### Task objective
Reproduce the lines exactly as they appear, starting with the line that contains "Considering the image" and continuing through the final line.

-- Start --

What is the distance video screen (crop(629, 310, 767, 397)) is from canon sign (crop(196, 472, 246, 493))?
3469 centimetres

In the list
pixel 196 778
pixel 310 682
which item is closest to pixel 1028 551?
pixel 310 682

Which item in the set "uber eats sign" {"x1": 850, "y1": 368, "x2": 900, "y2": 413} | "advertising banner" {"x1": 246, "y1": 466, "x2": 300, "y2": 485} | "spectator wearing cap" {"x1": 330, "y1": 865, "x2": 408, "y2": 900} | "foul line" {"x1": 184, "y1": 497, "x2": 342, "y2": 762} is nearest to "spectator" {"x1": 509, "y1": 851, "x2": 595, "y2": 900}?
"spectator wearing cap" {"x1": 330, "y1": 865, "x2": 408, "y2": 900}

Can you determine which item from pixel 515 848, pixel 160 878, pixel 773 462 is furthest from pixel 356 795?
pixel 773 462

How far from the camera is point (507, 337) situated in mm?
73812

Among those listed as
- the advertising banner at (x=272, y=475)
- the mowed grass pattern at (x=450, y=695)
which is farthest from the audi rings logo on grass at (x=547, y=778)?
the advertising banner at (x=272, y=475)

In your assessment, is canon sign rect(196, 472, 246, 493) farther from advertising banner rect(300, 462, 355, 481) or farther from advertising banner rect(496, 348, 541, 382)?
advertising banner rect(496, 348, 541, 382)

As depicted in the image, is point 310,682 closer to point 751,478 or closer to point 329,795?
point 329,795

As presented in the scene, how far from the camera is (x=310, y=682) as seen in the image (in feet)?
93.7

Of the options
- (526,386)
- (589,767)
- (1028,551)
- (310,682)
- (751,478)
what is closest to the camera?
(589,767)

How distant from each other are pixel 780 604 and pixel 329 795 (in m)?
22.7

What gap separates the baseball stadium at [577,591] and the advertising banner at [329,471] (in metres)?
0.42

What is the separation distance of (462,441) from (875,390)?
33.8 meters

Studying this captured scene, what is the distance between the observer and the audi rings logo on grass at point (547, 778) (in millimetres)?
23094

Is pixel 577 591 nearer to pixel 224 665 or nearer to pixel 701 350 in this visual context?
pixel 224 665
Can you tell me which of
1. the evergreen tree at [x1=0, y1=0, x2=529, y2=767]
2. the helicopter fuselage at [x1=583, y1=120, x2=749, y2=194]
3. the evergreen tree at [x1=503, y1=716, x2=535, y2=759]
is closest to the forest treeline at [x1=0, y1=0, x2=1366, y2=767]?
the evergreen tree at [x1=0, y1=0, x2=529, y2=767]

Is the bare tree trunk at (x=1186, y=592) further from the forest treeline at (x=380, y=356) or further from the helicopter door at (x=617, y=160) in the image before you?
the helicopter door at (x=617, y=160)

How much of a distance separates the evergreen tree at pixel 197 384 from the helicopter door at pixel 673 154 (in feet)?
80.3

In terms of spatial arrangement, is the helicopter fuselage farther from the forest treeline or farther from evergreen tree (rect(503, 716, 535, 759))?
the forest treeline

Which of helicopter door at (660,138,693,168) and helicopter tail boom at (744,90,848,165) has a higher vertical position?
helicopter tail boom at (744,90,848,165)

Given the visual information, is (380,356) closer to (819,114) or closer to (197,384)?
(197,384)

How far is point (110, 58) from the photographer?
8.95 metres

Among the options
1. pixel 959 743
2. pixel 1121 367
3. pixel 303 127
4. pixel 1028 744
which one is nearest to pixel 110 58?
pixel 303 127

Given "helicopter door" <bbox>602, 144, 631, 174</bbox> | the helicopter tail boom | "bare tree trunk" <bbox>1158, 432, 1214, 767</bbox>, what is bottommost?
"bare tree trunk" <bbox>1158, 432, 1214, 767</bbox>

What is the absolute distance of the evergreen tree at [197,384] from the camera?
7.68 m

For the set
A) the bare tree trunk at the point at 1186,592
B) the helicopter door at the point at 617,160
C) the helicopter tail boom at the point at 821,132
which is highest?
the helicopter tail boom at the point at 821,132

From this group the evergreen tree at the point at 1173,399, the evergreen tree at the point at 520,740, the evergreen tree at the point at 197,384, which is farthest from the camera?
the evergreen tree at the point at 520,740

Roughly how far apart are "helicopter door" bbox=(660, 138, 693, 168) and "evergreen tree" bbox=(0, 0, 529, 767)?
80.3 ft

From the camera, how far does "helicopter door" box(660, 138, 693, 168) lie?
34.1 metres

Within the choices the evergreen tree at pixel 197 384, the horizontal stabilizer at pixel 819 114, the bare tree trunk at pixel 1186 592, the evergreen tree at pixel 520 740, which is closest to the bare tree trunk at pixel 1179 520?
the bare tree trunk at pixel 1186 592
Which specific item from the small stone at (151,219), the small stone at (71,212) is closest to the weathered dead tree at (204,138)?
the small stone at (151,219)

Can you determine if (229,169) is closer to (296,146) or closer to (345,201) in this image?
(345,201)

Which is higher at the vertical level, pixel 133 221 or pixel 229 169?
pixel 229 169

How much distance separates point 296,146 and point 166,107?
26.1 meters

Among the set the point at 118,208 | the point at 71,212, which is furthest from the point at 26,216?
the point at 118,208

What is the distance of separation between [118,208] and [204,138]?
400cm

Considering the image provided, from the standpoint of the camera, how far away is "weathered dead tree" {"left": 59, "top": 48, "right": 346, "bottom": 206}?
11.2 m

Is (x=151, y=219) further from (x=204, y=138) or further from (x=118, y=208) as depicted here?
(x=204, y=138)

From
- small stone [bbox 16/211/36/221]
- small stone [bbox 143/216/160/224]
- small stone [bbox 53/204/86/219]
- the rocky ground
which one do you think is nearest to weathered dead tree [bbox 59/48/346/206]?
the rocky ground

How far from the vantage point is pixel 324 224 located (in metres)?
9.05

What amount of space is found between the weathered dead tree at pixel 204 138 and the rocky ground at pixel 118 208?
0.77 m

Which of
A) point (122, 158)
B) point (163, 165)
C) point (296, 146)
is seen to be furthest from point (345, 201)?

-- End --

### Task solution
Considering the image provided, from the standpoint of the camera, how far away is "weathered dead tree" {"left": 59, "top": 48, "right": 346, "bottom": 206}?
11.2 m

Is (x=151, y=219) further from (x=204, y=138) or further from (x=118, y=208) as depicted here?
(x=204, y=138)

From
- small stone [bbox 16/211/36/221]
- small stone [bbox 143/216/160/224]
- small stone [bbox 53/204/86/219]
- the rocky ground
which one do you think is nearest to weathered dead tree [bbox 59/48/346/206]?
the rocky ground

How far from the vantage point is pixel 324 224 located (in metres)?
9.05

What amount of space is found between the weathered dead tree at pixel 204 138 and the rocky ground at pixel 118 208?
0.77 m

Which of
A) point (122, 158)
B) point (163, 165)
C) point (296, 146)
is seen to be furthest from point (345, 201)?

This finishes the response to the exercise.